**Extract to read:**
Will do.  Will patches against the 2.2.7-RELEASE CVS repository be acceptable?
If there hasn't been too much drift, they should easily merge into -STABLE,
and maybe even -CURRENT.

>>      With a socket option, applications that wanted low latency (at the
>>      expense of more memory usage) could specify that on a per-socket basis.
>>      This is less ugly, but requires extensive changes to documentation, 
>>      header files, and application software.
>
>Do you think you could come up with a heuristic that would be able to 
>detect when the current behaviour was losing, reliably?  If so, you 
>could use this to switch the option...

By adding one or two bookkeeping fields to the socket structure it would be
possible to implement such an heuristic.  However, there are three reasons I
don't think that is such a good idea:

 1. Protocol inefficiencies from sending multiple packets are, by their 
    nature, protocol dependent.  Ergo, we would want different heuristics for
    different families (LOCAL, INET, ISO, etc.) and types (STREAM, DGRAM,
    etc.) of socket.  Which gets really ugly really fast.

 2. There is no method to determine how much any given application cares
    about protocol inefficiencies on any given socket.  The heuristic would
    be making perhaps unwarranted assumptions about what performance
    characteristics were desireable in a particular instance.  Which is how
    we got into this mess in the first place.

 3. It would be non-trivial extra code in a pretty performance-sensitive
    part of the kernel (the innermost loop of sosend).

For these reasons, I think a socket option makes more sense than trying to 
resolve the problem automagically in the kernel.

Perhaps a more tractable solution would be a system-wide heuristic, such as
is used with filesystem tuning.  I.e., if there are mbuf clusters to burn,
burn 'em, baby.  Otherwise, send multiple packets.

**Data provided:**
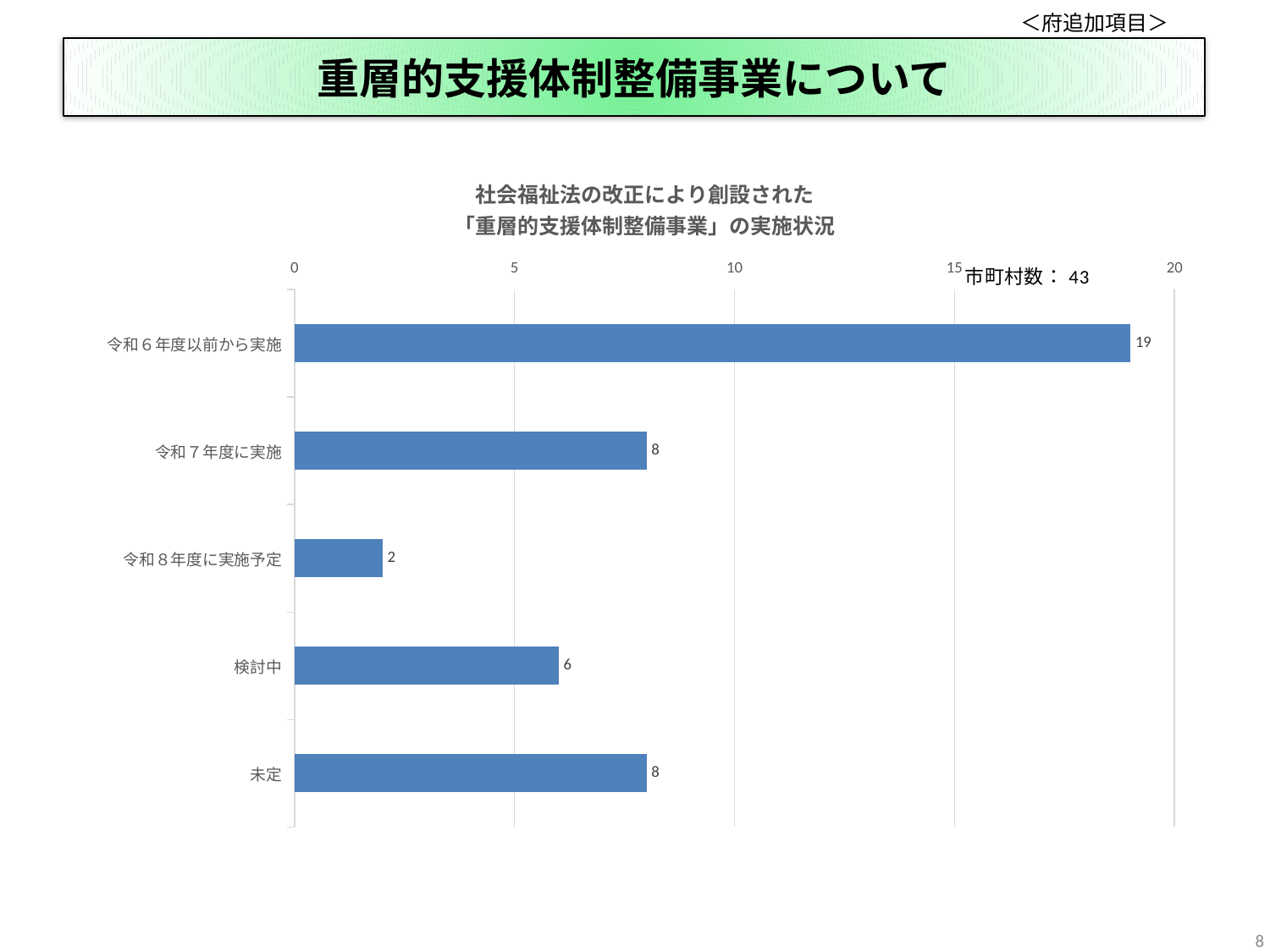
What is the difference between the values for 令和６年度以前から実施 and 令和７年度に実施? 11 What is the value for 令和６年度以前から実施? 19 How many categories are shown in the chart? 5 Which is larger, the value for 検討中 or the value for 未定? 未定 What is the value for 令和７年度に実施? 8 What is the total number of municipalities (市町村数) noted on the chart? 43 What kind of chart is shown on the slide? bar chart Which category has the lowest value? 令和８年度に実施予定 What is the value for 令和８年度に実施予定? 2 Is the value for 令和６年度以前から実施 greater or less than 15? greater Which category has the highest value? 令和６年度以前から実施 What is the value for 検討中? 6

**Task instructions:**
A - Please quote the socket post word for word, starting with "By adding one" and going on through "ugly really fast.".
B - Do these statements agree with the socket post? Give yes or no for each, with the deciding words quoted from it. (i) The writer says a heuristic could be built by adding bookkeeping fields to the socket structure. (ii) The writer calls the innermost loop of sosend a part of the kernel where performance matters little. (iii) The writer asks whether patches against the 2.2.7-RELEASE CVS repository would be acceptable.

**Answer set:**
A -
By adding one or two bookkeeping fields to the socket structure it would be
possible to implement such an heuristic.  However, there are three reasons I
don't think that is such a good idea:

 1. Protocol inefficiencies from sending multiple packets are, by their 
    nature, protocol dependent.  Ergo, we would want different heuristics for
    different families (LOCAL, INET, ISO, etc.) and types (STREAM, DGRAM,
    etc.) of socket.  Which gets really ugly really fast.

B -
(i) Yes: "By adding one or two bookkeeping fields to the socket structure it would be possible to implement such an heuristic."
(ii) No: "It would be non-trivial extra code in a pretty performance-sensitive part of the kernel (the innermost loop of sosend)."
(iii) Yes: "Will patches against the 2.2.7-RELEASE CVS repository be acceptable?"